Set exercise: Copy the stretch of material from "How large a" through "10712 centimetres", replacing "tree line" with "row of trees" and leaving all else unchanged.

Lines of data:
========================================
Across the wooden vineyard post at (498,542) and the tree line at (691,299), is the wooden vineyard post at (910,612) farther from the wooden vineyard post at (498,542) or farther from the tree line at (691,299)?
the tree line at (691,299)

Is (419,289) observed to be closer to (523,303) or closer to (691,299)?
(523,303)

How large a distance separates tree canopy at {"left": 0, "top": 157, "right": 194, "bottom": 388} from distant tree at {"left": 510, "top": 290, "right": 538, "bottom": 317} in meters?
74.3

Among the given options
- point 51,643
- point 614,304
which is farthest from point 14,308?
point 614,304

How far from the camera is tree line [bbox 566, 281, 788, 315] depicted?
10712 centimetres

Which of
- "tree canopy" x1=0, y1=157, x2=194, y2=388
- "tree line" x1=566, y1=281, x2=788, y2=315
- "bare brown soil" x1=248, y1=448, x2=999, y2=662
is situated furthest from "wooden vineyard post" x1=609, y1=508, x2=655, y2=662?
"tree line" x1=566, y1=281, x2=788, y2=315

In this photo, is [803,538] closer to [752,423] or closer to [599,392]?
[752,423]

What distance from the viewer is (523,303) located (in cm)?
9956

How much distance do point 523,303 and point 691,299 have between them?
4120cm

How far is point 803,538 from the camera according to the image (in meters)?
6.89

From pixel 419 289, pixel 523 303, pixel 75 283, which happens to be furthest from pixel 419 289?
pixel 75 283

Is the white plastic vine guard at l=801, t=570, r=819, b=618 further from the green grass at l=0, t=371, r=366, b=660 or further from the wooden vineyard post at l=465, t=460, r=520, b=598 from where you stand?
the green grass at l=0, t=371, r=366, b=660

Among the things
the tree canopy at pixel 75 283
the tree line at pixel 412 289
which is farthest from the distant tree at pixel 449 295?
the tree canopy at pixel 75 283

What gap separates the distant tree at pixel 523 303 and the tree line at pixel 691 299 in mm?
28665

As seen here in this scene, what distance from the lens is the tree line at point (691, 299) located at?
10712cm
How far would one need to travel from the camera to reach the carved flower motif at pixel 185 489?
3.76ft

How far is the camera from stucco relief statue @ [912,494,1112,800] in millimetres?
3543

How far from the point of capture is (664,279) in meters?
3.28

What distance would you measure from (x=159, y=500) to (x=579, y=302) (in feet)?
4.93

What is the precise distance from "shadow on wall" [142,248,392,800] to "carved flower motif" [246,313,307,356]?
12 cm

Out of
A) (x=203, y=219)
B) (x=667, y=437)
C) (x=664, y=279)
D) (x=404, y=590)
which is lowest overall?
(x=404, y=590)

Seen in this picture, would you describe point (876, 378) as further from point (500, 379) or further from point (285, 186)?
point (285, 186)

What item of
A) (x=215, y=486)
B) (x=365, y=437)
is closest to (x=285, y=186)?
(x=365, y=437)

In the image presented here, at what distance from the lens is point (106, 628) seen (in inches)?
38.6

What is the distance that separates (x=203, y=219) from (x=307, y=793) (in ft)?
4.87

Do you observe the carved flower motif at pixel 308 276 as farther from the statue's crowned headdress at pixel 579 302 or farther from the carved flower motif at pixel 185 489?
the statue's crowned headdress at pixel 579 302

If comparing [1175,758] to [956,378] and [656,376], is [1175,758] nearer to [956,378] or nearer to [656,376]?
========================================
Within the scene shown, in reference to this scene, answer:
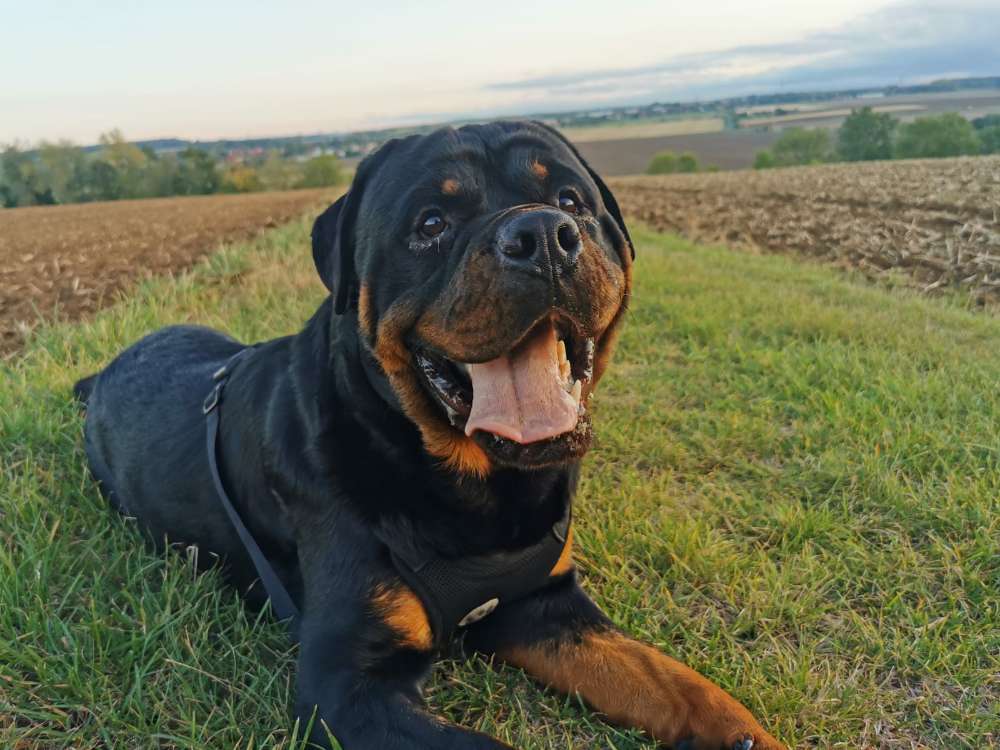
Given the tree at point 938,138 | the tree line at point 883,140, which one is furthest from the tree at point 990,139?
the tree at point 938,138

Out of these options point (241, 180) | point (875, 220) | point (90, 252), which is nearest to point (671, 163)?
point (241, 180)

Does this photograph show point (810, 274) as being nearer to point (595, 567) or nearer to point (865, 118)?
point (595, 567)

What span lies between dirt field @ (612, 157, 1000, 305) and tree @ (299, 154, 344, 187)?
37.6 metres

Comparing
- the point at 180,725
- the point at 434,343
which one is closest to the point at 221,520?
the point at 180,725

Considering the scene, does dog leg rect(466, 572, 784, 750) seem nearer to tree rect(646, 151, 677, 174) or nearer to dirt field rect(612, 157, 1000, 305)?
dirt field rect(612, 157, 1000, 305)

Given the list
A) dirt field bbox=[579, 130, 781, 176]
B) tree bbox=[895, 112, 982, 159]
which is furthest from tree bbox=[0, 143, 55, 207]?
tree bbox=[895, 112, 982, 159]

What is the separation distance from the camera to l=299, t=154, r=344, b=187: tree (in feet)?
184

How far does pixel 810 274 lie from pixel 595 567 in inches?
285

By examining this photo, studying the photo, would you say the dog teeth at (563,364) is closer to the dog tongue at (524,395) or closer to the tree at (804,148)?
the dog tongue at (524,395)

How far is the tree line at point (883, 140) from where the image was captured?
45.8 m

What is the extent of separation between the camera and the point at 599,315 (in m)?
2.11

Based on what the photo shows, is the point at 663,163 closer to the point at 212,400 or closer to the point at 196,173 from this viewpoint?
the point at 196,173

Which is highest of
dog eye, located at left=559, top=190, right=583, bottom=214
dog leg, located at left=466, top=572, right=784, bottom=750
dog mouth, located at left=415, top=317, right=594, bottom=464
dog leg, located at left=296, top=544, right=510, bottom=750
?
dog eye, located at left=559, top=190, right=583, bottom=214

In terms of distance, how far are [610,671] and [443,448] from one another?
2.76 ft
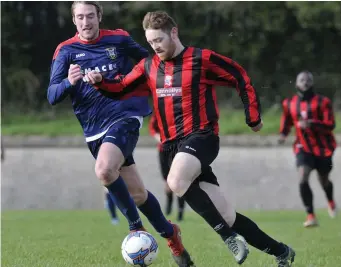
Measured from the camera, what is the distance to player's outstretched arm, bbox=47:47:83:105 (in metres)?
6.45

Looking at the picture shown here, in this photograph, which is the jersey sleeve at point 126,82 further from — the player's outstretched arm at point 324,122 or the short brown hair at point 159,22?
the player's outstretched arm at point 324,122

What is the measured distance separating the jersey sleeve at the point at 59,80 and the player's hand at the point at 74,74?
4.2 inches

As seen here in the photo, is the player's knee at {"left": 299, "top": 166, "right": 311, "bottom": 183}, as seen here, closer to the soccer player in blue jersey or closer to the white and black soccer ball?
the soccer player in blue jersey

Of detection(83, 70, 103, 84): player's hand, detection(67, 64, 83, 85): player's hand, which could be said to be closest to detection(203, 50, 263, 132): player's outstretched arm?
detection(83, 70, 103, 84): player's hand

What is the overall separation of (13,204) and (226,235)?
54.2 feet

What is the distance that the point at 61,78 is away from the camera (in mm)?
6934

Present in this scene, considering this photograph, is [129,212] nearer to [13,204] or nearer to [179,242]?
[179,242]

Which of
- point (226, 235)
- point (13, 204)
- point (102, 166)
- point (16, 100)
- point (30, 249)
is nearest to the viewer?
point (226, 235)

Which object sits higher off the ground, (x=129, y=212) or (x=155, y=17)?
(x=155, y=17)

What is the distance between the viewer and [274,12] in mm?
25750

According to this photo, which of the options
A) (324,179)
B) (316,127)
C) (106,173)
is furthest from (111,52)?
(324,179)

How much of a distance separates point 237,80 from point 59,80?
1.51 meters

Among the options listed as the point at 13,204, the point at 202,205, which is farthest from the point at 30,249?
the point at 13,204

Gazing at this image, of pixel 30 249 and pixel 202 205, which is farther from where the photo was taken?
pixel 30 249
========================================
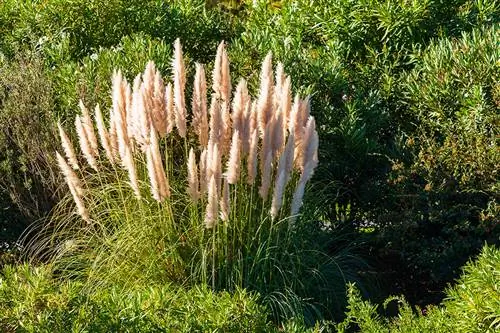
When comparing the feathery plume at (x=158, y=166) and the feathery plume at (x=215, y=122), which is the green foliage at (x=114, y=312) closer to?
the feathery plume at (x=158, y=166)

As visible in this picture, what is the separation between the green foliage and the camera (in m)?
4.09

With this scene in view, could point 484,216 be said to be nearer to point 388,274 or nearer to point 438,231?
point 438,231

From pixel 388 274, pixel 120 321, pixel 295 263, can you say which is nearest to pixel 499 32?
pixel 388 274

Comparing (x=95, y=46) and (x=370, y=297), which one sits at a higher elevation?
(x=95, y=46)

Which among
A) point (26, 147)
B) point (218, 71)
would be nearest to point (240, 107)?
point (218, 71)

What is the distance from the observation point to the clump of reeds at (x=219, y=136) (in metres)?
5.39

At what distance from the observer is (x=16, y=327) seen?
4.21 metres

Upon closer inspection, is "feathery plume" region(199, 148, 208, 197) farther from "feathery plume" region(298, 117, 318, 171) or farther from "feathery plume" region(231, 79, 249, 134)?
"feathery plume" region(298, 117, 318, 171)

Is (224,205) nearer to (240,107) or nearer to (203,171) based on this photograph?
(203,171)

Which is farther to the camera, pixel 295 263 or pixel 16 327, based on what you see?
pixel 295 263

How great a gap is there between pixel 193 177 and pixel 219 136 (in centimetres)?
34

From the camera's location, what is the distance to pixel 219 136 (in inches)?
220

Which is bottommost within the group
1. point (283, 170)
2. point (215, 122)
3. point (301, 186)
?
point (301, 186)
========================================
The answer:
How large a distance separates tree canopy at {"left": 0, "top": 157, "right": 194, "bottom": 388} from distant tree at {"left": 510, "top": 290, "right": 538, "bottom": 317} in meters?
74.3

Among the given options
- point 51,643
- point 614,304
which is farthest from point 14,308?
point 614,304

How far from the camera is row of trees [bbox 566, 281, 788, 315] depicted?
10712 centimetres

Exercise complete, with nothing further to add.